If I were one of the teachers — or heck, one of the parents — serving on Warner Avenue’s School Site Council, I would, at the next meeting, verbally rip Austin from stem-to-stern.—
“Why you don’t you tell us that ‘failed status quo’ stuff to our faces, Dude?”
— and then demand that he resign, or call for a vote expelling Austin from that body, telling him that he represents neither the Warner Avenue parents nor its teachers, but instead is the useful idiot of the corporate ed. reform privatizing billionaires that pay his salary.)
Diane, the picture of you and Stevie together was my screen saver for several weeks.
Thank you! I am honored.
Here’s that AWESOME pic:
This is what the truly beautiful people look like, folks!

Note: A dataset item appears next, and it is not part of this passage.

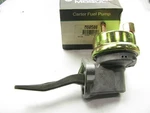 Carter M60508 Mechanical Fuel Pump - 1986 Buick Pontiac Olds 3.8L 231 V6 Only. Fixed Price $22.45.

Love you, Steve!!!! https://www.today.com/video/steven-van-zandt-explains-why-teachers-get-in-free-on-his-music-tour-1220578883872
A couple years ago, I was notified by my Assistant Principal that she was going to be doing a formal evaluation of my American lit class. So, the day she did that evaluation, I brought in my guitar and a projector and did a lesson on continuities between West African dance and poetry and song, on the one hand, and field hollers, work songs, spirituals, gospel, blues, jazz, soul, funk, rock ‘n’ roll, reggae, hip hop, and modern country, on the other. Her response: “Well, that was not what I expected.” One of the awesome things about the music of Stevie van Zandt is that he understands, in his bones, where this music comes from. You want to understand American music, you have to be a disciple of soul and ITS roots. Or, as Paul Simon put it in “Under African Skies”: “This is the story of how we begin to remember.”
You didn’t break out the scripted test prep lessons? Good for you!
A “great” teacher can always put together some bullshit rationale that follows the policies and guidelines that will bamboozle an adminimal. Did it my whole career and I never came close to being a “great” teacher.
Well, at that point, I was thinking, if you want to fire me so that you can hire some neophyte just out of college who will send his or her days doing test prep, have at it. What’s happening all across the country is that some few teachers push back against the standards-and-testing madness and insist upon actually teaching their subject.